Friday, October 22, 1999
She gets her kicks breaking barriers
Staff Photo By Keith Greene
Kathy Olevsky teaches a group of green belts at Karate International. She'll be promoted to sixth-degree black belt this evening.


North Raleigh woman to receive high karate ranking tonight

By MELISSA CARTER, Staff Writer


     RALEIGH -- Some say ours is a man's world, but don't tell Kathy Olevsky that.
     You'd have a hard time convincing the 41-year-old mother of two, considering she's spent the past 20 years kicking and punching her way through the male-dominated sport of karate.
     Tonight, she will be rewarded for her efforts when she is promoted to sixth-degree black belt -- an indication that, at least in certain spheres, women can, and do, rule.
     Olevsky is the highest-ranking woman in the state, said Jan Wellendorf, a 10th-degree black belt and a founder of Karate International, a 5,000-member network of 20 schools spanning North Carolina.
     Olevsky and her husband, Rob, a ninth-degree black belt, bought the North Raleigh facility from Wellendorf in 1979. Now they teach more than 250 students on-site, many of whom have been with them for years.
     Wellendorf remembers when Olevsky came into his school two decades ago, the only female in an all-male class. The session did not differentiate between the sexes, and, he admits, she faced some "incredibly awesome" tests.
     "Every time I saw her, she'd be wearing tape and bandages," he says. "She earned the respect of her peers because she stood her ground and fought back, literally."
     Initially, sparring was Olevsky's least favorite part of training. For two years she struggled against man after man, in match upon match, until she finally started to excel. Then she realized she liked to spar -- a lot.
     Still, Olevsky saw a need for change in Karate International's methods. She urged the head instructors to amend their teaching to accommodate the increasing number of women and children entering the school.
     They listened, and the result was a new emphasis on self defense through exploration of other disciplines, such as jujitsu and aikido. Such change made it possible for people like Olevsky to make progress without becoming discouraged by the demanding nature of sparring.
     In fact, self defense is one of the main reasons why many of Karate International's female students chose to join. Of the 44 black belts in the school, about a dozen are women.
     Pat Horne, a real estate attorney and second-degree black belt, came to the school five years ago after becoming increasingly anxious about her personal safety. Now she attributes a marked increase in self confidence, strength, balance and speed to her martial-arts training.
     "Karate is a great workout; it teaches you so much physically and mentally," Horne says. "I almost feel like a different person from five years ago."
     A fitness buff all of her life, Olevsky approached karate as a means of exercise, not self preservation. However, after being attacked in a laundromat only a week after her first class, she developed a greater appreciation for that aspect of the martial arts.
     Since then, she has passed on to thousands of women, men and children the ability to defend themselves, via her teaching of self defense through mini courses, specially tailored classes (such as for a spinal cord injury group) and through physical education classes at Meredith and Peace colleges.
     And tonight, Olevsky will demonstrate a few of those defensive maneuvers in an event dubbed "Black Belt Friday."
     Festivities will start at 7 p.m. at Karate International, at the Pavilion shopping center on the corner of Spring Forest Road and Atlantic Avenue.
     "This is the most entertaining thing that you could possibly go to twice a year, and we sell out every time," Olevsky says. "People stand at the window looking in because we can't legally pack any more people in here than we seat."
     Part of that draw will be Olevsky herself. As one of four individuals performing "amazing human physical feats," she will break four 12-inch square panes of glass, each with a different blow -- a punch, a knife-hand strike, a spinning back kick and a wheel kick.
     Add those accomplishments to her already lengthy list -- including more than 150 awards and three gold medals won at the 1994 State Games -- and you might expect the 1997 Who's Who of American Women inductee to be satisfied.
     Then again, there are only four degrees separating her from the apex of her sport.
     "Maybe at 10th, I'll rest on my laurels," she says, laughing.

◆ ◆ ◆ ◆ ◆ ◆ ◆

== TASK REQUIREMENTS ==
Copy the karate article word for word from "Initially, sparring was" to "spar -- a lot.".

◆ ◆ ◆ ◆ ◆ ◆ ◆

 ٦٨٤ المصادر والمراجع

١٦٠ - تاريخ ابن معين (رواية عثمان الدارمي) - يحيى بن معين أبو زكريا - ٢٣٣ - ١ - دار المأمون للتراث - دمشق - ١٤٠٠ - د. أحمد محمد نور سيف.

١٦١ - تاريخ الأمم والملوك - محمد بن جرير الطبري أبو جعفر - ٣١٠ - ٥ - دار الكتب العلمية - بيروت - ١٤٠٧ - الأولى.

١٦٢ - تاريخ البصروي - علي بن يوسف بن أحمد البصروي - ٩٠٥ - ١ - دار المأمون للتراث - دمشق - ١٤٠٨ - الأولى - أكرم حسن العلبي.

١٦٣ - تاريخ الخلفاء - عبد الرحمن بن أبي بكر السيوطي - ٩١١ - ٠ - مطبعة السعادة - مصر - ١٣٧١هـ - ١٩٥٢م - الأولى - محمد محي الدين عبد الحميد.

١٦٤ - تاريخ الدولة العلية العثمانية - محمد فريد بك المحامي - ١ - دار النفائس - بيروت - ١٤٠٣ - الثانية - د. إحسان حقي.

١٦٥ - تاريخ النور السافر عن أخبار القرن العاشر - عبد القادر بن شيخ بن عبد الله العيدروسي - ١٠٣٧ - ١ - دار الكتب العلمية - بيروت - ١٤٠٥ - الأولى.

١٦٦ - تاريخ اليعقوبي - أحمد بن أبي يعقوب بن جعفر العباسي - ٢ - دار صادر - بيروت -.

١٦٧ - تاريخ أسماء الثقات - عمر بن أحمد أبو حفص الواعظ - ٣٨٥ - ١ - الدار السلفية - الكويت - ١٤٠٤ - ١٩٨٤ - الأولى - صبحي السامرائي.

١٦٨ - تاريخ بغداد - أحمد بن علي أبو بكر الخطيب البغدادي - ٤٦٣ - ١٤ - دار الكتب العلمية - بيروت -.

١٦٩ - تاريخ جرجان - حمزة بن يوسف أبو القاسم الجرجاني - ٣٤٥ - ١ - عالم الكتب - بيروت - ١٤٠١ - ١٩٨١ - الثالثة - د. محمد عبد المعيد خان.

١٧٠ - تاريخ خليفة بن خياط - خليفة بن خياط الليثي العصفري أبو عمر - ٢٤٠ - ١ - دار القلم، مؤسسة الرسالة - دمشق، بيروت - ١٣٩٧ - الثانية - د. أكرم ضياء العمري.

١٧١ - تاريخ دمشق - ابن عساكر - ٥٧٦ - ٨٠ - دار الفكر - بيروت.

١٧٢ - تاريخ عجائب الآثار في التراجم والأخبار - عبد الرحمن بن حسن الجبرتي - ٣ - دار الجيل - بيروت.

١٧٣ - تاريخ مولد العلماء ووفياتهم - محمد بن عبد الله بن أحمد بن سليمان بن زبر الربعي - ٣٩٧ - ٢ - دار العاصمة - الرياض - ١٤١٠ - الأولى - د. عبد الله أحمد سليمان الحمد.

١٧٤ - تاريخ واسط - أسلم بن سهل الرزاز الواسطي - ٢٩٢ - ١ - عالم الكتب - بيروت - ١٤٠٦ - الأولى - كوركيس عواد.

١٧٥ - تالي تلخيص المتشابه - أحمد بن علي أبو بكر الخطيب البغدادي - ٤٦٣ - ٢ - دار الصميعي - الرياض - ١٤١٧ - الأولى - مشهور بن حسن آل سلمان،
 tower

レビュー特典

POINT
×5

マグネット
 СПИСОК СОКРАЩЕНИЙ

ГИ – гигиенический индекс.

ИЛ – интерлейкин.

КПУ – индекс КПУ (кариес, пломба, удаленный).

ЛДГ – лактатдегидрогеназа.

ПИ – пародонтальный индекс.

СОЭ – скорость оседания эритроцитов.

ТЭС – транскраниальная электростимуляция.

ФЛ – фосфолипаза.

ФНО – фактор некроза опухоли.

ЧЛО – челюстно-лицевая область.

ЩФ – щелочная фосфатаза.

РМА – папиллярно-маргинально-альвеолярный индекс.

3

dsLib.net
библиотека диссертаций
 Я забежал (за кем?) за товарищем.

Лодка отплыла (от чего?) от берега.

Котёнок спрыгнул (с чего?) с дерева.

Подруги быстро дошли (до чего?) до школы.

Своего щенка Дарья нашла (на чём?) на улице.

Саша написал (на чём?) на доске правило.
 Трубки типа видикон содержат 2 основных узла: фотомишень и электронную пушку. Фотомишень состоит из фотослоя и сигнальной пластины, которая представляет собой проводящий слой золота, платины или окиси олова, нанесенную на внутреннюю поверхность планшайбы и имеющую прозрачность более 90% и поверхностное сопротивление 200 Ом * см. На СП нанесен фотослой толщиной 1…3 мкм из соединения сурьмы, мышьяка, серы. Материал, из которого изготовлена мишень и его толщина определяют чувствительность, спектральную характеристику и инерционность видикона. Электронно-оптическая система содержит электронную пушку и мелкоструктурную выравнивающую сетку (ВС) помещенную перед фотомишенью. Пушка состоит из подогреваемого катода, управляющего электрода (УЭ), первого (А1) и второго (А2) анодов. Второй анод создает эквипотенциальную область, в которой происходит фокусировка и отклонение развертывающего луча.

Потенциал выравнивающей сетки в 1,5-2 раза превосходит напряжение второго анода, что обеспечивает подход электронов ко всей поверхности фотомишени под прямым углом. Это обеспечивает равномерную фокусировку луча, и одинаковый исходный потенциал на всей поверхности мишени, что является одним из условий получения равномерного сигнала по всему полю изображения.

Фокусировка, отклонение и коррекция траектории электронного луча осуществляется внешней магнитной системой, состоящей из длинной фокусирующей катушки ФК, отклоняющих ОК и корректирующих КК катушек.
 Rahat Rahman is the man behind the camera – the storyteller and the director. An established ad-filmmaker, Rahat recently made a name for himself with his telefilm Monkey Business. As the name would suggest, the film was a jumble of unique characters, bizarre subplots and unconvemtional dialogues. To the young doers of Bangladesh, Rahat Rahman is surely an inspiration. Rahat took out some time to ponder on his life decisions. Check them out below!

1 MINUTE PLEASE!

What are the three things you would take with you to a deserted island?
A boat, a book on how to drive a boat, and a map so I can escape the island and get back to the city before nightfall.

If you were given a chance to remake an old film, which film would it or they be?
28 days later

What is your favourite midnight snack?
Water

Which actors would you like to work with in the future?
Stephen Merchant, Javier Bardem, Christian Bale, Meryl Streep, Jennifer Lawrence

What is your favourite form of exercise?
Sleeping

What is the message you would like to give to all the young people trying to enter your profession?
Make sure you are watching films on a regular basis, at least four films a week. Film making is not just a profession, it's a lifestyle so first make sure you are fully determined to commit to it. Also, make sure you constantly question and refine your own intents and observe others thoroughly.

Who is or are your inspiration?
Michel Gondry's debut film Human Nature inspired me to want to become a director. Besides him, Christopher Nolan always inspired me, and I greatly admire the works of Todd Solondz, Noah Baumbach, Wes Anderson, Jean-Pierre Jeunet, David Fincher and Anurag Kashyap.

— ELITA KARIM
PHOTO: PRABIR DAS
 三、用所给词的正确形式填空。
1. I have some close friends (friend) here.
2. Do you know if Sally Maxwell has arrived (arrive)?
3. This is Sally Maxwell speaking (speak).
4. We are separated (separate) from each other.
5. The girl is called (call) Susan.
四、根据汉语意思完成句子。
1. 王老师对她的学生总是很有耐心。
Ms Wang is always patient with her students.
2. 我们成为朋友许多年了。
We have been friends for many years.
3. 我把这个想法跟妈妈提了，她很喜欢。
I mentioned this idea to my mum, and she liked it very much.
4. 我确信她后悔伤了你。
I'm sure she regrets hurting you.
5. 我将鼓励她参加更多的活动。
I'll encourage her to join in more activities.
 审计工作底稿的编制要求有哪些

◆ ◆ ◆ ◆ ◆ ◆ ◆

== EXPECTED ANSWER ==
Initially, sparring was Olevsky's least favorite part of training. For two years she struggled against man after man, in match upon match, until she finally started to excel. Then she realized she liked to spar -- a lot.